Deixando de lado todas as grandes reflexões filosóficas que podemos tirar do Fedro, observemos como, milênios depois, vivenciamos uma situação parecida com a do mito relatado. Com o advento da internet, temos à nossa disposição uma infinidade de informações; jamais em qualquer época da história humana foi tão fácil ser uma pessoa informada de tudo o que acontece ao redor do mundo quanto hoje. Notícias que viajariam durante meses, estão disponíveis num clique, muitas vezes em tempo real, em várias partes do mundo. Bibliotecas inteiras estão acessíveis em plataformas online, uma infinidade de livros, resumos de livros, comentários, filmes, enfim… A internet é a grande criação de nossa era, e nós realmente pensamos que com a facilidade de conseguir informação, o aumento do conhecimento seria incrível; as pessoas seriam mais informadas, portanto, mais sábias.
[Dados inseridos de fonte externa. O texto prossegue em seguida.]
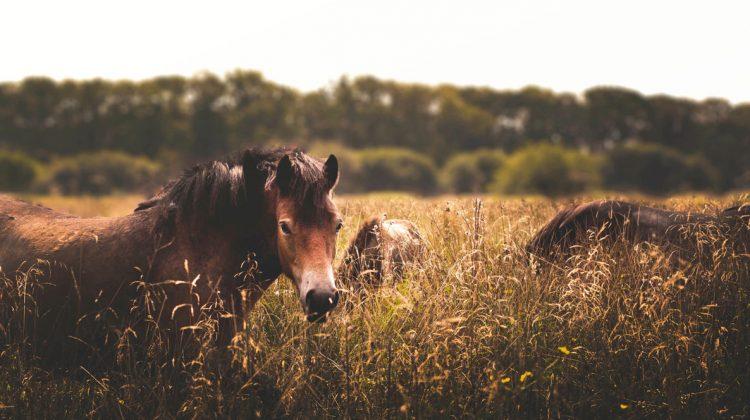 cavalli-selvaggi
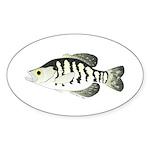 White Crappie sunfish fish Sticker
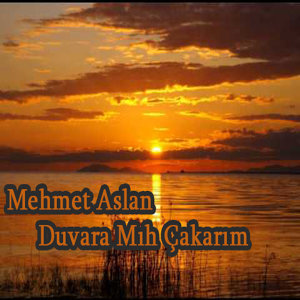 Mehmet Aslan 歌手頭像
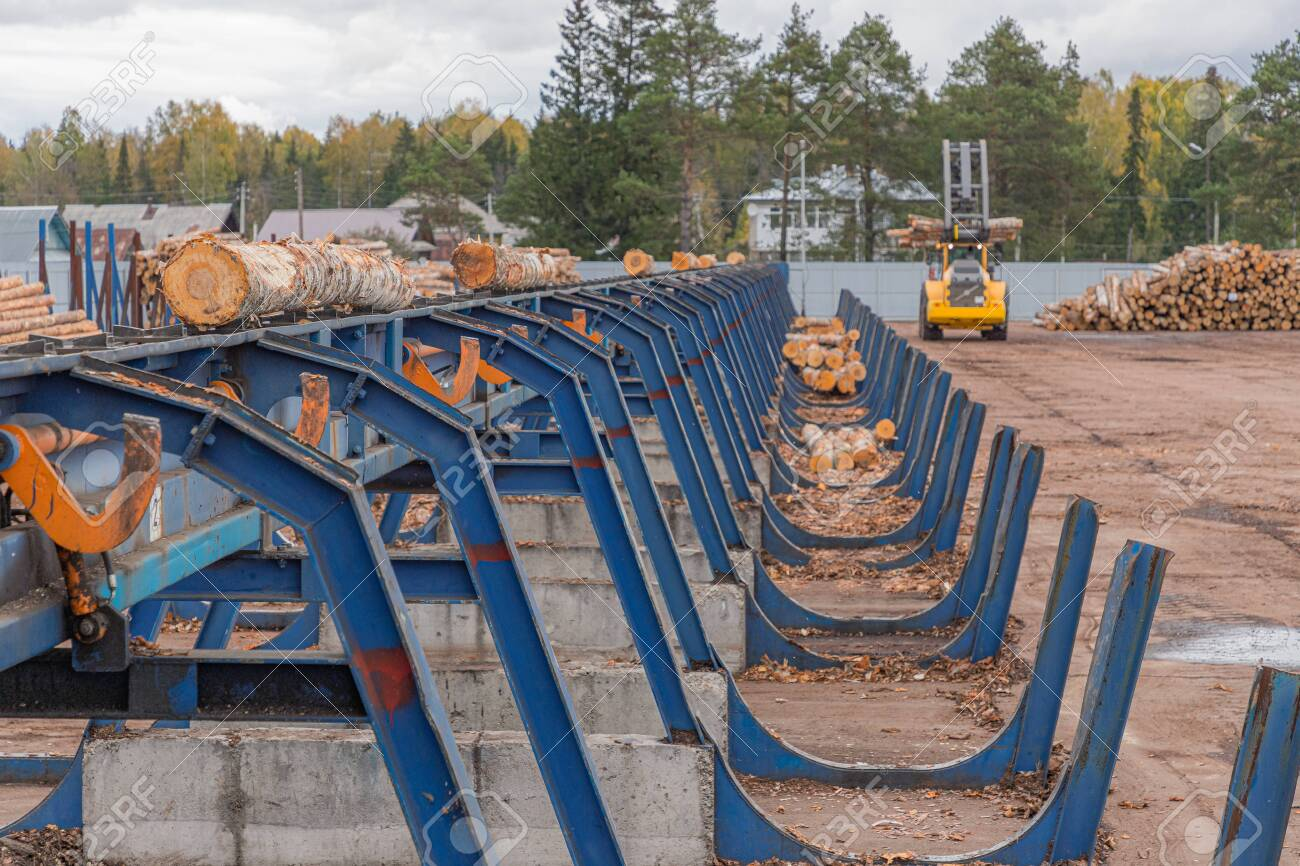 Automated log sorting line. Wheel loader and automatic sorting logs diameter at the sawmill. Lumber industry - 148582488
Como explicar, então, o retorno de pensamentos absurdos, e já totalmente derrubados pela ciência, como o terraplanismo; ou de que a gravidade é uma farsa? Com tanta informação disponível; com vídeos do espaço; com teorias científicas embasadas no fato de que a terra tem formato arredondado; com teorias sobre como funciona a gravidade; sobre a formação do universo e organização dos planetas; com todos os nossos avanços e a facilidade de acessar esses conhecimentos numa linguagem mais acessível – especialmente se o leitor não é físico ou cientista – como várias pessoas estão realmente defendendo e acreditando num absurdo como a “teoria” da terra plana? Existe um mal que afeta alguns pensadores e cientistas:  na medida em que chegam a um ponto em que não conseguem mais desenvolver suas teorias, atribuiriam o feito a alguma força mística. Um deus, por exemplo. Newton mesmo cometeu esse equívoco, quando não soube explicar o motivo do movimento dos planetas e atribuiu o feito a Deus. Vários outros cientistas fizeram o mesmo em tempos antigos. No entanto, no fim das contas, essas pessoas, e não deuses, romperam com muitas tradições de seu tempo; não avançaram até o final, mas também não regrediram! Uma coisa é dizer “a gravidade explica o movimento dos planetas, não sei como eles começaram a se movimentar, deve ter sido Deus”; outra, abismalmente diferente, é dizer “a gravidade é uma farsa, tudo é densidade e a terra é plana”. Como avançar no campo da Ciência, menosprezando suas maiores e mais revolucionárias descobertas?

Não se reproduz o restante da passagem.